It was the prudent thing to do. Prior to scaring hell out of everything by sky lining myself hop-skipping across all that erosion inhibiting rock, I flung that big weedless frog past the debris field of dumped roadbed just where the boulders disappeared into deep water.
Naturally there was something big and mean waiting for something small to do just that, and my morning was shattered by an aerial display worthy of a steelhead.
I figured it was one of two options; either he’s given up on rain and was learning to gulp air, or was intent on all those bikini clad college girls drinking and screaming from mid channel.
While the college gals were friendly enough to make me suck in my gut, I figured the return voyage would feature a lot less sweaty and “Gone Wild” – and more sunburnt and heaving … over the side.

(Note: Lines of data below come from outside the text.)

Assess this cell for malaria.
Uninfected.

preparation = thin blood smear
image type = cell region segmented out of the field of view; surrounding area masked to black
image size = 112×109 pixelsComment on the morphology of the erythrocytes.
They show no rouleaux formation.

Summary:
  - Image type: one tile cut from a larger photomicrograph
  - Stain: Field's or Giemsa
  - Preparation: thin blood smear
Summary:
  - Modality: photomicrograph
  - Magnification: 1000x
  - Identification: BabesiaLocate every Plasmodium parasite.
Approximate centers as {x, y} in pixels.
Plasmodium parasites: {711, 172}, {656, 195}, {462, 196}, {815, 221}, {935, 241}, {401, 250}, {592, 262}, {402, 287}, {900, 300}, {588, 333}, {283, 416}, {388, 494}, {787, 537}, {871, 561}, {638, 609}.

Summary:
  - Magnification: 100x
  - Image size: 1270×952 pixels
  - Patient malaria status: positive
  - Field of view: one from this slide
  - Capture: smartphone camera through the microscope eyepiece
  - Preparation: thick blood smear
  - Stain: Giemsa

The Sheriff thought so too, and his boat followed the flotilla at a discrete “binocular” distance. He was “fishing” too … kind of like the shadowy edge between rock and a hard place …
As this is peak irrigation season – and were in the grips of drought, I have been curious how the local impoundments are being drained for water deliveries to farms.
They’re already talking about Folsom Lake going dry by September, and both Berryessa and Oroville are reeling due to drought, so each trip I eyeball the banks to get a feel for releases. The above photo shows the more than 200 foot distance between underbrush and current lake levels, and the encroaching brush that covers the exposed banks as the water recedes.
It’s our fate that “fly eating” foliage pops up to cover anything older than a couple of months, and fly fishing is limited to the points of coves where a back cast can parallel the bank. While far from ideal, we’re spared the shredded flesh and indignity of a Blackberry thicket.
This is “Meathead” from work with a nice Spotted Bass, who graciously instructed me in the finer points of “drop-shotting” bass. I gave him the “frog” and insisted he dump his inexpensive and highly functional tackle for something that costs ten times more and can’t sink very fast.
Neither side had a convincing argument yet both had moments.
Most of our fish came from 20-25 foot of water (as measured by casting gear), and outside of the “Fatty” going for a top water offering, most were eating on the slopes of points close to the bottom.
I returned the following day with both fly rod and drop shot rig, and tossed large minnow imitations when the water depth was friendly, and practiced drop-shotting when perched over deep water.
We’d seen balls of Shad and bass giving chase, but those eruptions are temporal and never sustained. Just about the time you change your fly both predator and prey are gone.
I’ve got a few ideas on how to better imitate the fish, but I’m puzzling over the notion of a drop-shot bait being used on a fly rod – and whether I can dress something with a similar action.
I got one Spotted Bass on Sunday. I figure he collided with one of those Party Barges that were parading past – and got disoriented enough to want to eat.
I wasn’t complaining much at the sudden attention – and it was nice to see fat healthy fish in their element, rather than gasping Carp in a mud bucket.